On how he’s trading Europe right now:

“The problem is you can make a pretty sensible argument for almost any outcome in Europe. It could be a run on the banks very quickly. The Greeks could end up staying in for a little bit longer. They could vote to take themselves out. There could be a eurobond. The whole situation could be overtaken by events. We could have bank runs in Spain. We could have LTRO. We could have a concerted bond-buying action from the ECB. You can make a sensible argument for almost any outcome it’s in such a state of flux right now. I think that when you get into these sorts of situations, the first thing you want to do is you want to ensure that your money is in a place where you like the credit so that if there is a major banking problem you’re not going to lose money on credit…The reason why the treasury market’s doing so well. Treasuries, and the short end of Europe with German government bonds, for two years now yield being essentially zero.”

On France and Italy:

“I think Spain is the battleground. I think that [France and Italy] come after. I think it will all be resolved

in terms of where we end up with Spain, honestly. If Spain leaves, I think if Spain comes to a position where it has to leave, I think you’ll end up in a situation where either Spain leaves or Germany leaves.”

On whether a run on banks has already begun:

“I think that it’s been a crawling, slow run for a long period of time. 650 billion euros via the target two system has found its way into Germany, and that has come from the deposit base elsewhere in

Europe. And as the stress has increased and we go towards a situation where Greece might actually – you’ve come to the realization that a euro in a Spanish bank and a euro in a Portuguese bank are not worth as much as a euro in a German bank.”

On JPMorgan’s 2 billion trading losses:

“I think JPMorgan – it’s well known in the Street – and I want to be very kind to JPMorgan as my biggest trader and former employer… My first job was at JPMorgan on Wall Street when I was 23. So I’ve got a very good disposition towards that bank. But I would say that if a bank in its normal course of its business has exposure to mortgage markets, has exposure to corporate accounts parties and the activities that they undertook in their chief investment office just increased them. So I don’t think they could be described in any way as a hedge. They’re not out of those positions. And if we end up with a catastrophe in Europe in the short run, they’re probably not positions that anyone would want to have.”

On whether the loss is broader than a trading loss:

“I think it’s a trading loss. They deliberately put the positions on.

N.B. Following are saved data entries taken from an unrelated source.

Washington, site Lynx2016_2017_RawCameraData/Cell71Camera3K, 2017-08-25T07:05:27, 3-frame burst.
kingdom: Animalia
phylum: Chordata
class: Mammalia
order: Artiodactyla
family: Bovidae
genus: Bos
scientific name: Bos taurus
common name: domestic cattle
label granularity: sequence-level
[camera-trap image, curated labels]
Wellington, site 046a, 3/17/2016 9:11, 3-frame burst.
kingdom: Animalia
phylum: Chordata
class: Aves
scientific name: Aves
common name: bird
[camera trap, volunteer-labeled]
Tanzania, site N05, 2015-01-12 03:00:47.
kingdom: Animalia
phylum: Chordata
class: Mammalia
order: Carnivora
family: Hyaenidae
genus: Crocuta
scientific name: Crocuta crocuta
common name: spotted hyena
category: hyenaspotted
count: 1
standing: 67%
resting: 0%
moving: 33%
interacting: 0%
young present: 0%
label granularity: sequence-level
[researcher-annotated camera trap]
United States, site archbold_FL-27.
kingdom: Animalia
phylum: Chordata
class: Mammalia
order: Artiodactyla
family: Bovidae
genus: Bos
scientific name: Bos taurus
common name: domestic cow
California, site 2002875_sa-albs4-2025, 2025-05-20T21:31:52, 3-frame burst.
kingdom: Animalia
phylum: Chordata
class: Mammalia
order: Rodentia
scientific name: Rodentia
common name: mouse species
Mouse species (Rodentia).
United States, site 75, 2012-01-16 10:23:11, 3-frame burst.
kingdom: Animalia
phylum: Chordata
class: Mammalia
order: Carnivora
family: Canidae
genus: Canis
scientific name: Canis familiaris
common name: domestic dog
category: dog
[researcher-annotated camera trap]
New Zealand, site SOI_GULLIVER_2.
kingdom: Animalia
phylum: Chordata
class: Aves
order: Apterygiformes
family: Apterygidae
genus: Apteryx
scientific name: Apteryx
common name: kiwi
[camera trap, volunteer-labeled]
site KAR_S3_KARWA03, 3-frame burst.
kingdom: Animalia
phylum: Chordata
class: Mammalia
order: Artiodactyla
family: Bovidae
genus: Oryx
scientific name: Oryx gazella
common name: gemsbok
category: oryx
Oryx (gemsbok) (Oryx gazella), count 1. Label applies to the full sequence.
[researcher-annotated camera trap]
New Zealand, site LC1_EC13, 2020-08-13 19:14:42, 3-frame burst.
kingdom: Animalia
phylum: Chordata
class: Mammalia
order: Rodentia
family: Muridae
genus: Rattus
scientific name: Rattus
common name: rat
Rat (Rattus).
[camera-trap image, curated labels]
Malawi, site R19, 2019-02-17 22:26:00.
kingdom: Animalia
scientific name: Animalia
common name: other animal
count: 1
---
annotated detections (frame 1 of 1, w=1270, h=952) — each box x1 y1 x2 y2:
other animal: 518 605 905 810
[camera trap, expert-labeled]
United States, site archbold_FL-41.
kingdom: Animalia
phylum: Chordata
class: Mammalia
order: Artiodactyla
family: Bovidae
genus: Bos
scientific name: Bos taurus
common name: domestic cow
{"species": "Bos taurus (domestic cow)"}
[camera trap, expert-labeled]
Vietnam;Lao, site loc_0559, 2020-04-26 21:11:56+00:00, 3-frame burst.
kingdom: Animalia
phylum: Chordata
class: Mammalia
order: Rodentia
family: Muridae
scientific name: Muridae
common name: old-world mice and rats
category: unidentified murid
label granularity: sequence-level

The London whale, who has subsequently been harpooned, put positions on and yeah, other people in the Street – BlueCrest and our credit fund, in the normal course of our business in a small way, not in any way looking to try and cause them any problems, we found some anomalies in the market. And I think that a number of credit funds found anomalies caused by these very large transactions, and possibly have taken the other side to provide market liquidity.”

On whether there’s any way for JPMorgan to elegantly extract itself from the situation:

“There’s always a price. There’s always a price to get out of anything. It might not be a price you like, but there’s always a price. So that’s true. It is in very high grade credit in the United States, so I think that they would ultimately be able to exit this position, yes.”

On whether he’d do the same thing as Jamie Dimon, maximizing the economic value of the trade over the long-term even if it’s going to come with some serious mark-to-market pain:

“Absolutely I would. There are other hedges. If corporate American credit really blows out, it’s likely that there are much bigger problems elsewhere. There are other instruments to hedge in. So yeah, I would be looking, if I was in that position, creatively at finding other avenues to reduce the value of risk of the book.”